The Israel Defense Force’s reputation for maintaining humane standards in the face of extreme provocation by rioting Palestinians took a battering over the weekend.
The most severe blow came from the High Court of Justice, which, in a rare reversal of a decision by the army judge advocate general, implied that the military justice system was protecting a senior officer accused of ordering the brutal treatment of villagers in the West Bank.
Another ranking officer is about to be brought before a military court on similar charges, the army announced.
And finally, two pathologists announced that an autopsy they performed on a young Arab revealed that the deceased had received a fatal blow while under interrogation in a Gaza prison hospital.
The case of Col. Yehuda Meir, former commander of the Nablus region in the West Bank, is probably the most serious blot on the IDF’s image.
The High Court ordered that Meir be put on trial for allegedly ordering his soldiers to literally break the bones of 20 Palestinian youths seized by the IDF in Beita and Huwara villages, near Nablus, on Jan. 21, 1988, about six weeks after the intifada started.
The army judge advocate general considered it sufficient at the time to bring Meir before a disciplinary court, from which he emerged with a reprimand.
In order to ensure that he would not forfeit his full pension on retirement, the officer was sent on unpaid leave until his 40th birthday. He was also promoted.
‘DEEDS DISGUST EVERY MAN OF CULTURE’
The Israeli Civil Rights Association appealed the case to the High Court, which ordered this weekend that Col.
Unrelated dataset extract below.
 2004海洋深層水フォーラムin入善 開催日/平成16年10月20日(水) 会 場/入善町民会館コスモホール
Meir be tried by court-martial for issuing illegal orders.
The justices rejected the judge advocate general’s excuse that he did not charge the colonel with illegal orders because in the early weeks of the intifada, “orders regarding the use of force were unclear.”
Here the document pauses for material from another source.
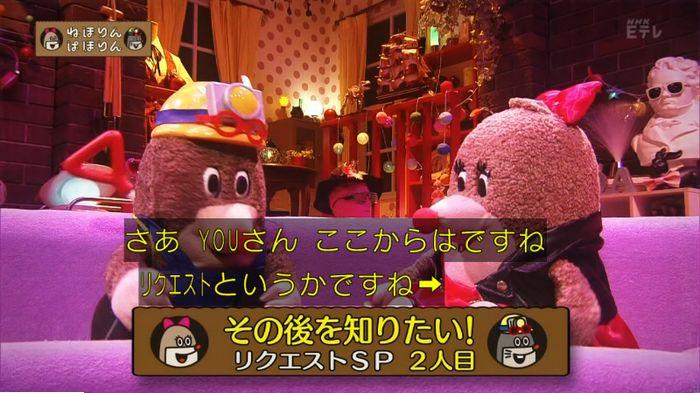 ねほりんぱほりんのキャプ173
“Can one talk about unclarity and vagueness when one gives an order to take people out of their homes, tie their hands and seal their mouths, beat them with bats to break their arms and legs?” asked Justice Moshe Bejski.
“Such deeds disgust every man of culture, and no vagueness or unclarity can cover them up,” he added.
Until the High Court ruled on Sunday, Meir believed he could end his military career with nothing worse than a strong reprimand on his record.
Now he faces up to 20 years in prison, if he is convicted of issuing illegal orders.
The High Court’s ruling could influence the case of another IDF colonel, whose trial on charges of mistreating Gaza Strip residents was announced Sunday.
Neither the officer’s name nor the exact charges were disclosed.
Meanwhile, the results were announced of the autopsy performed on Khaled al-Sheik Ali, 27, who died last week in the interrogation ward used by the Shin Bet internal security service in Gaza Prison.
The verdict was that he died of “unnatural causes.”
The post-mortem was performed by Dr. Yehuda Hiss, head of the government’s Institute for Forensic Medicine, and Dr. Michael Baden, director of pathology for the New York State Police Department.
Baden was invited here by the Arab human rights group Al-Haq and the Boston-based Physicians for Human Rights group. Both doctors spoke to people involved in the interrogation. All denied that force was used.
Baden said the Arab died of internal bleeding caused by a blow from a blunt instrument. He said the actual cause of death was a tear in the mesentery, a membrane that connects the intestines to the dorsal wall of the abdominal cavity.
Hiss sent his report to the police, which is expected to launch a full-scale inquiry into Ali’s death.